Olympian Michael Frater plots coaching career
THE name Michael Frater won’t be the first on Jamaicans’ lips when they reminisce about the island’s sprinting dominance.
But a closer look at the records would reveal that Frater was very pivotal in the rise of Jamaica’s sprinting worldwide dominance, although Asafa Powell, Usain Bolt and Yohan Blake got most credit.
When Raymond Stewart won a 100m silver medal at the 1987 Rome World Championships in Italy, Jamaica had to wait 18 years for a medal in the event and that came courtesy of Frater at the 2005 World Championship, where he too won silver and the renaissance began.
It was the beginning of great things as, two years later, Bolt would cop silver in the 200m before everything exploded in 2008 at the Olympics in Beijing.
Frater, along with Bolt, Powell, Blake and Nesta Carter would form a formidable relay unit, winning gold at the Olympics and World championships and lowering the world record three times. Frater was a member on all three occasions.
But having retired in 2017 at the age of 34 because of persistent injuries, Frater has been very active off the track while honing his coaching skills at Jago High School.
Then, in 2020, he and Gregory Little formed the athletics club Titans (Training Intelligently Towards Athletes’ Natural Speed). He is now guiding the career of his former Jamaican teammate Yohan Blake.
Frater has combined what he learnt from arguably the best two coaches in the world — Stephen Francis and Glen Mills — and his athletes are getting the best of both worlds.
Francis is the coaching guru at MVP, which guided Olympic champions Shelly-ann Fraserpryce and Elaine Thompson, along with former 100m world record holder Asafa Powell. Mills, meanwhile, guided the career of the greatest sprinter of all time Usain Bolt, and Yohan Blake to dizzying heights.
“It was formed on the vision of us giving back to the sport what we have learned and to help these young men and women accomplish their career goals,” Frater explained. “For me, it’s a part of giving back. It’s a part of sharing my knowledge of what I have garnered over the many years.”
“I have been competing and it’s a situation where I can relate to the athletes. I have been in the position that most of them have been in. So for me, it is just understanding an athlete, knowing what they are going through, and passing on the knowledge,” he added.

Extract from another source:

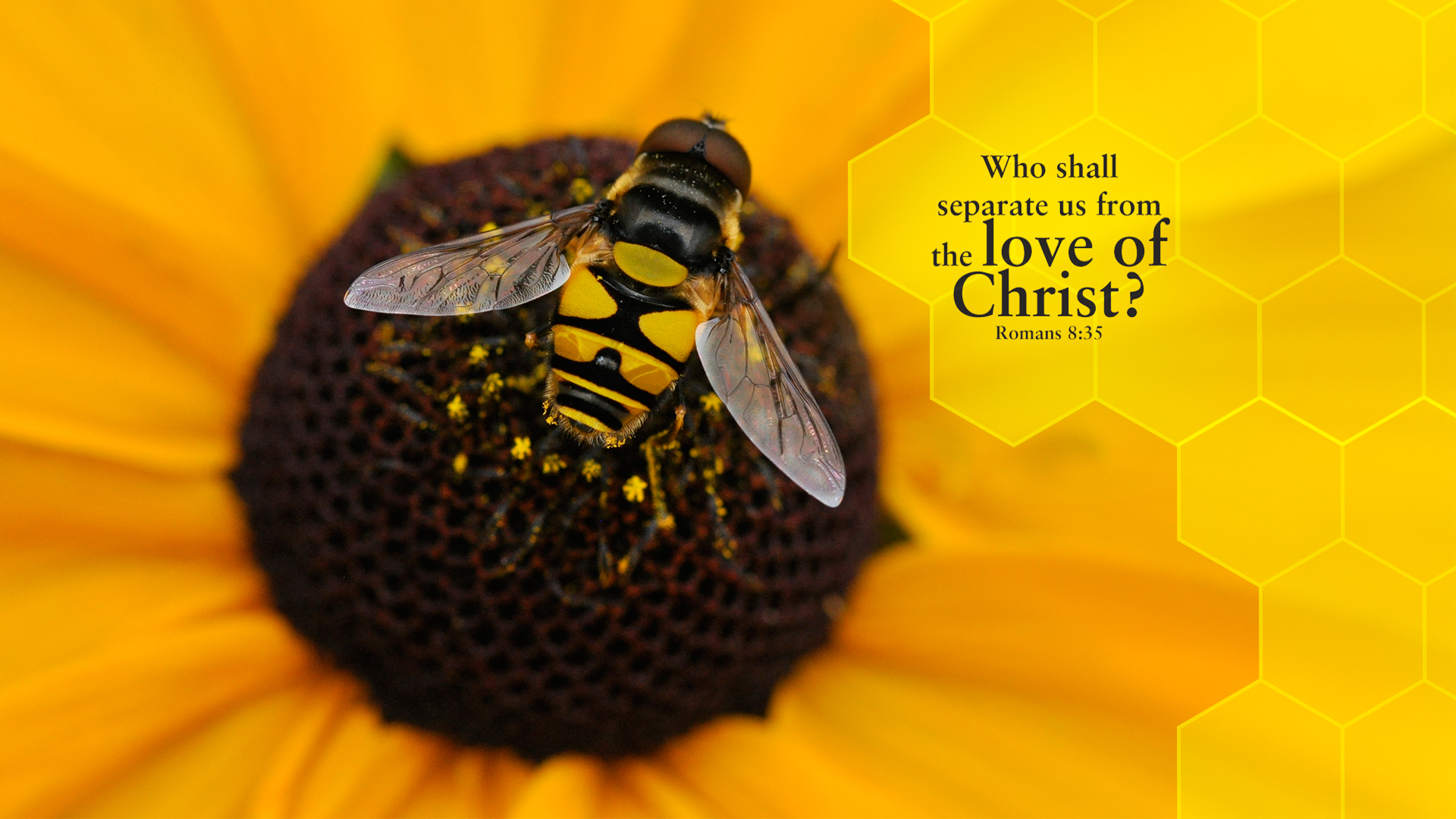 Bee–Romans 8:35–Wallpaper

But for the first time Frater will be heading to the Olympics not as a runner but as a coach of Yohan Blake and Jevaughn Minzie and he is just as excited.
“Yes, different but same excitement. Now, I just want the athletes to be confident and believe in the preparation we did for the year gearing towards this very meet,” he explained. “I just want them to relax, enjoy and execute in the moment.”
But the retired Olympian is not finished there and has ventured into the cannabis business where he opened his 4/20 Sports Therapeutic Bliss, a medical cannabis dispensary, with the hope of exposing and solving injuries as experienced first-hand by him.
Frater, who is also third vice-president of the Jamaica Athletics Administrative Association (JAAA), said marijuana was once forbidden, but after experiencing its medicinal properties decided to expose others to its benefits.
But like all businesses, the novel coronavirus pandemic has had a crippling effect. “It’s coming along. COVID and the lockdown are not helping. But [we are] staying the course,” said Frater.